[PATCH v2 1/5] mm: memory_hotplug: Memory hotplug (add) support for arm64

From: Maciej Bielski <hidden>
Date: 2017-11-27 16:38:34
Also in: linux-mm, lkml

Hi Robin,

Thank you for your feedback, its highly appreciated. I let myself to add some
comments.

Our primary goal was to have hotplug working even in the basic setup and
publish first working results. Then we want to improve the code building on top
of community comments. This is a general answer for questions about
configuration flags. The working setup is presented, a bit as a hint, and we do
not deem it to be ultimately best at all. The questions about configuration,
IMHO, falls into category of making an agreement on a proper setup (defaults,
dependencies) and, therefore, we strongly rely on the community experience to
advise us how it should be. So, shortly, for some questions "why this is setup
in such a way" the simple anser is that it worked as a first approximation.

# GIVEN RECORDS
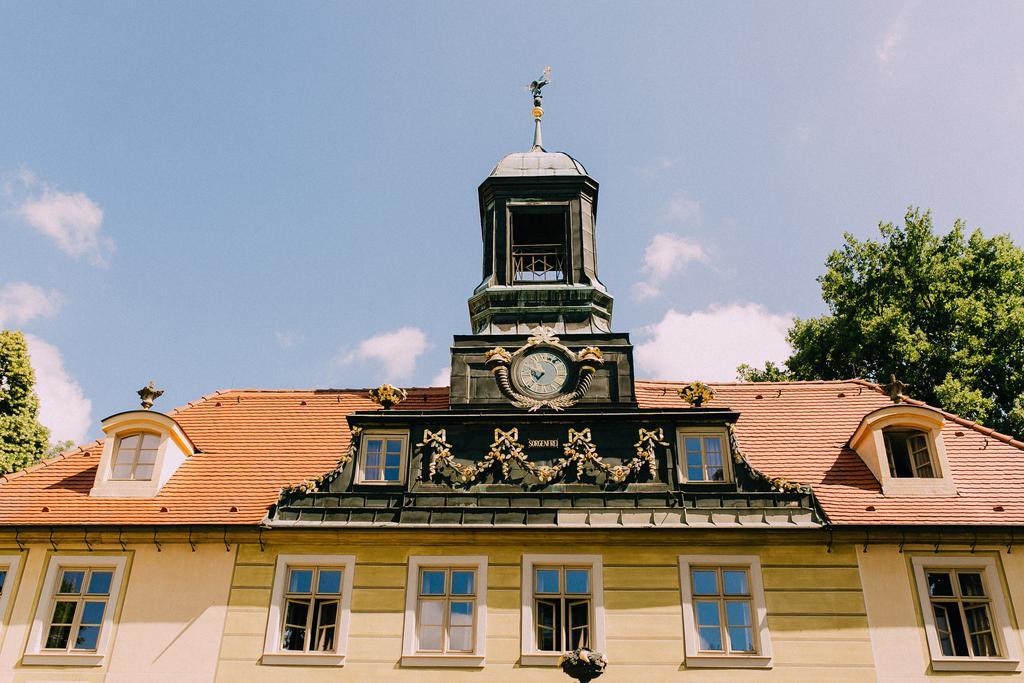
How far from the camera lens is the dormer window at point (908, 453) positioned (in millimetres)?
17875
* * *
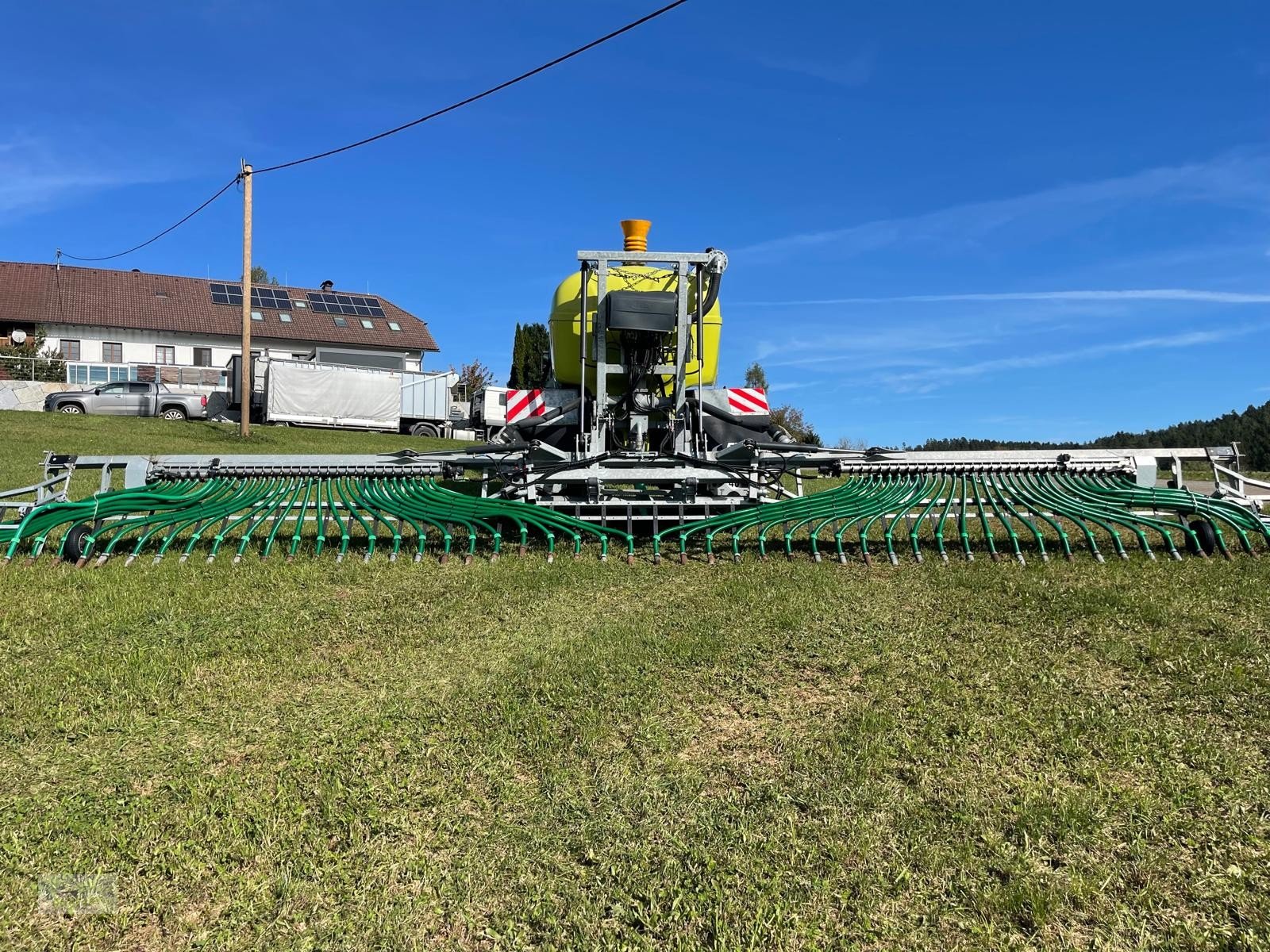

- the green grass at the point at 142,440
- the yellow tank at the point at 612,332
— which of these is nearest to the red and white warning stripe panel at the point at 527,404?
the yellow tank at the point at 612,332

# REQUIRED WORK
[1] What does the mailing list post give as the primary goal of the work?
[2] Which lines of the listing contain the word "tank"? Select each one.
The mailing list post and the listing are unrelated to each other.

# PER-TASK OUTPUTS
[1] To have hotplug working even in the basic setup and publish first working results.

[2]
- the yellow tank at the point at 612,332
the yellow tank at the point at 612,332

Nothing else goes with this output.